Records for processing:
● ● ● ●
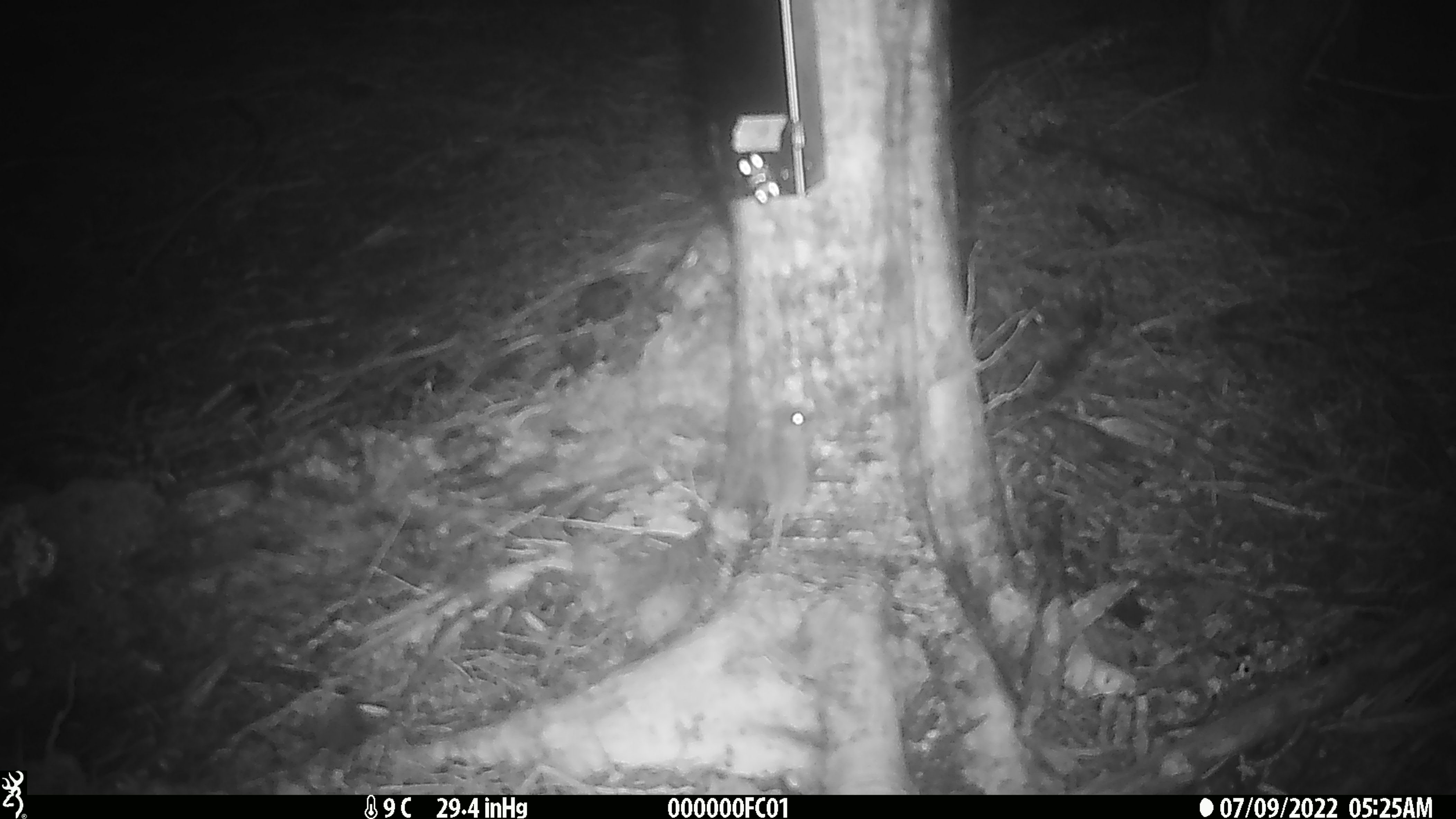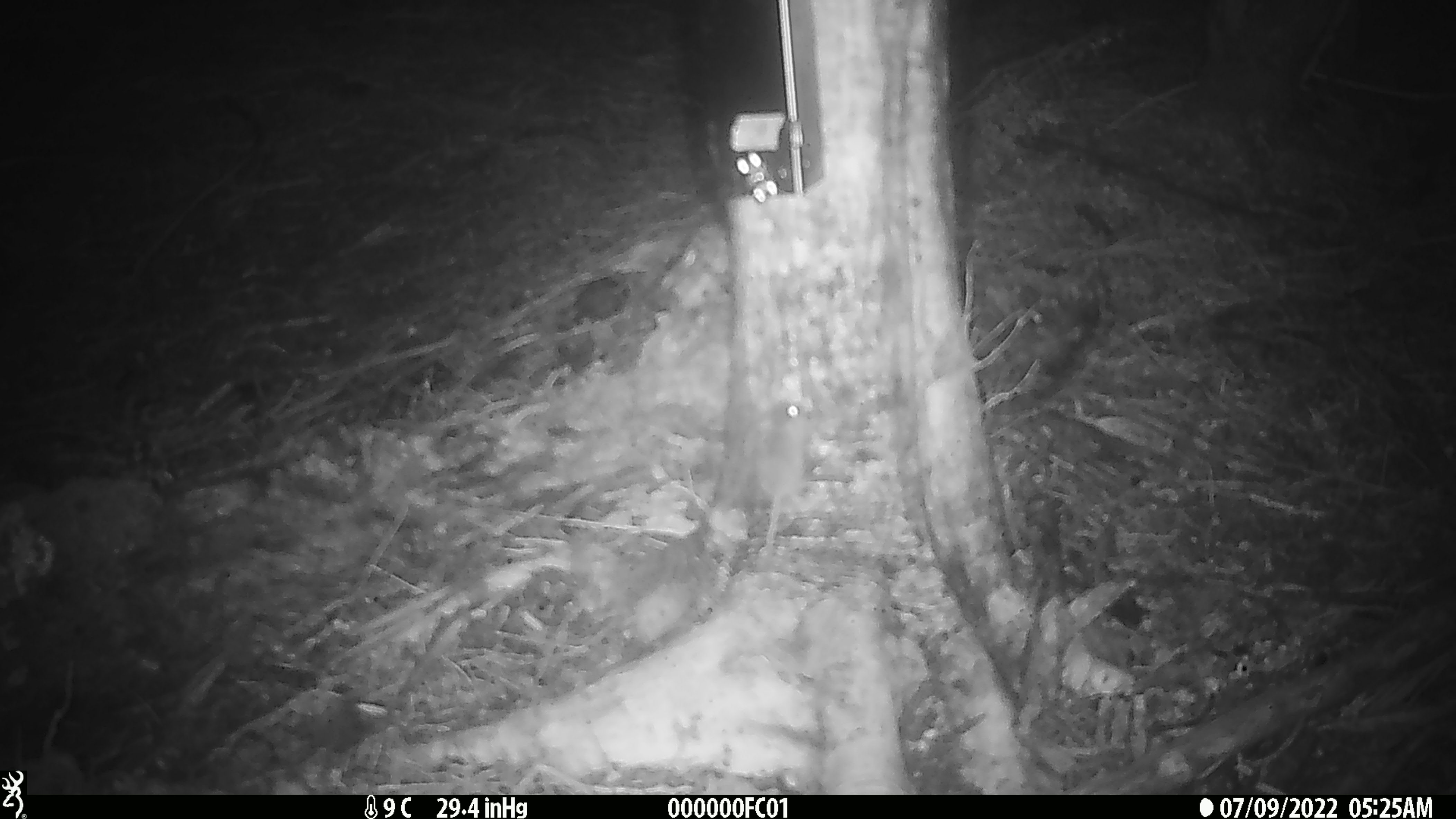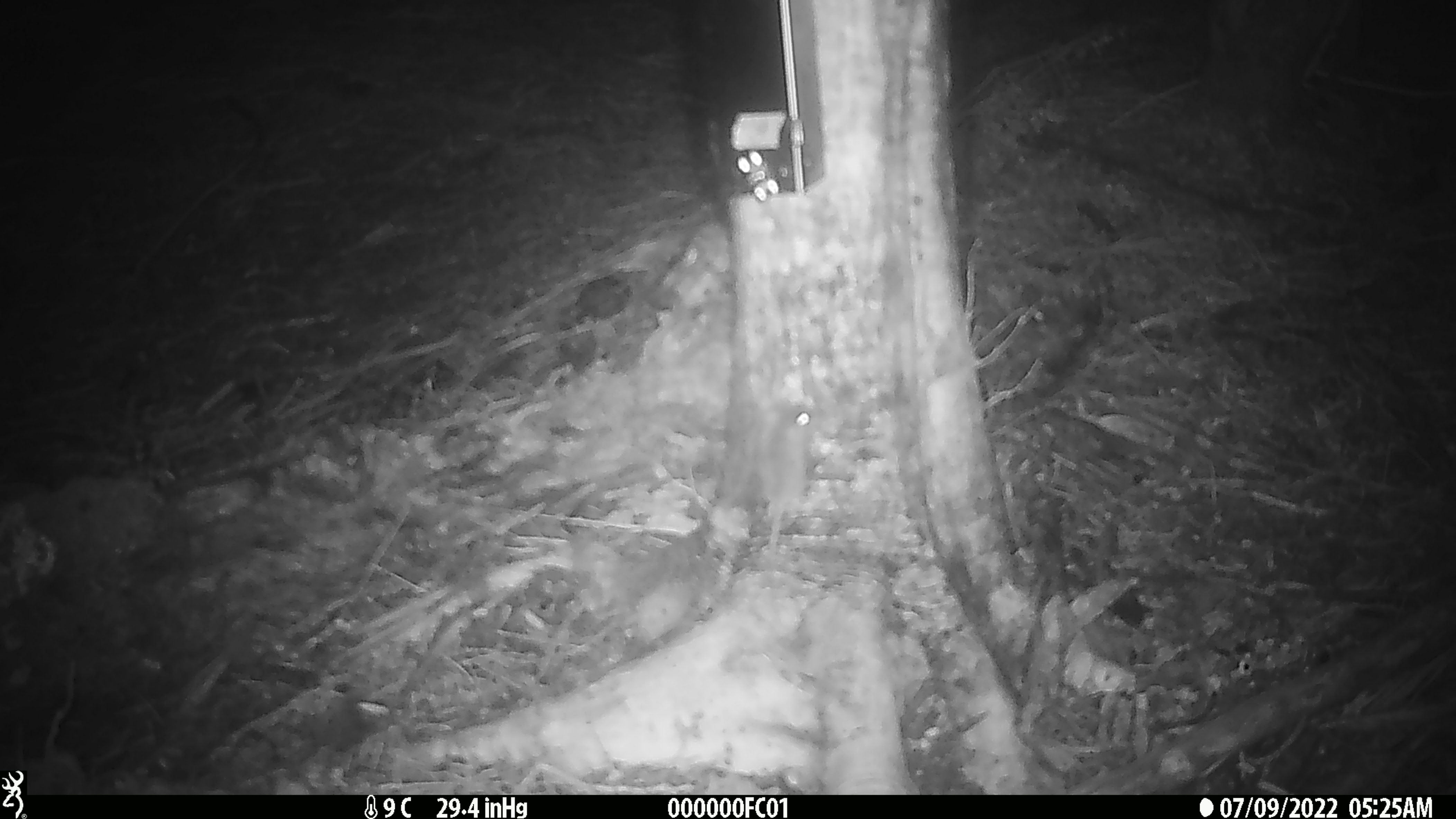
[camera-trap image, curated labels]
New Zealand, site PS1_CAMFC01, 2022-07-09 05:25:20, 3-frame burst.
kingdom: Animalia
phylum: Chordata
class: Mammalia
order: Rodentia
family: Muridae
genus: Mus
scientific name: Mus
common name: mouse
● ● ● ●
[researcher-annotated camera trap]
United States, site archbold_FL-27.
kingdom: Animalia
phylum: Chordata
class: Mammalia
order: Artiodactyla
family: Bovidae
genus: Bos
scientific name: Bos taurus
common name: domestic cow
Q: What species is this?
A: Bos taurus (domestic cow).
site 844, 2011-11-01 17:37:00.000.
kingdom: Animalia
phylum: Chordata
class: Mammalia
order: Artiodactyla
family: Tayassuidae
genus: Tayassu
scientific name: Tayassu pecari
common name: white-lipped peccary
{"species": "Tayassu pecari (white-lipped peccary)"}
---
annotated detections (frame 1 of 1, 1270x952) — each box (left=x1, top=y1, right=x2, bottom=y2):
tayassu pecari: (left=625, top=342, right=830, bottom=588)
● ● ● ●
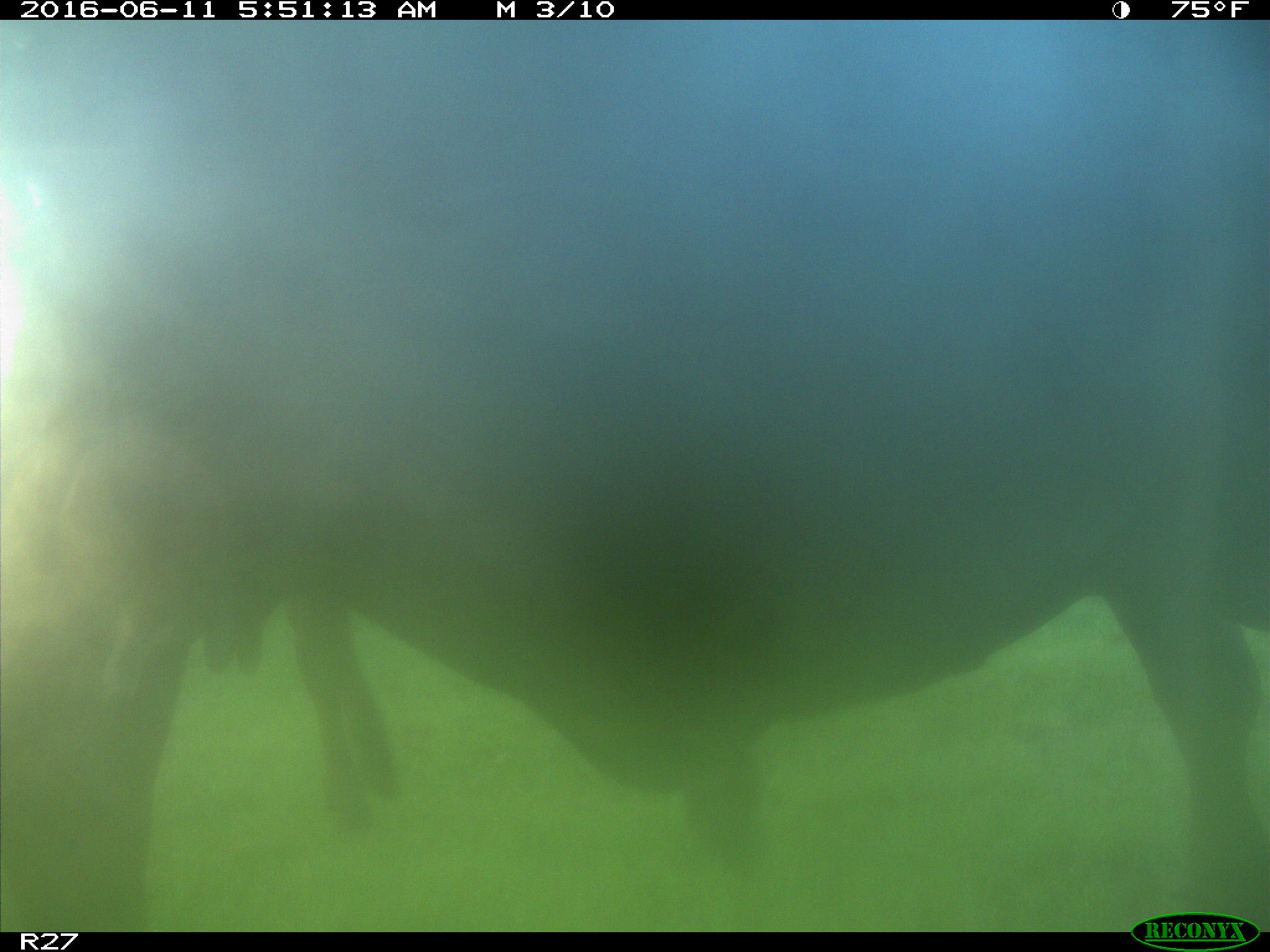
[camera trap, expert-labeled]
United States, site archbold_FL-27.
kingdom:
● ● ● ●
Directions: Among the records above, find each line holding "scientific" and list it.

Response:
scientific name: Mus
scientific name: Bos taurus
scientific name: Tayassu pecari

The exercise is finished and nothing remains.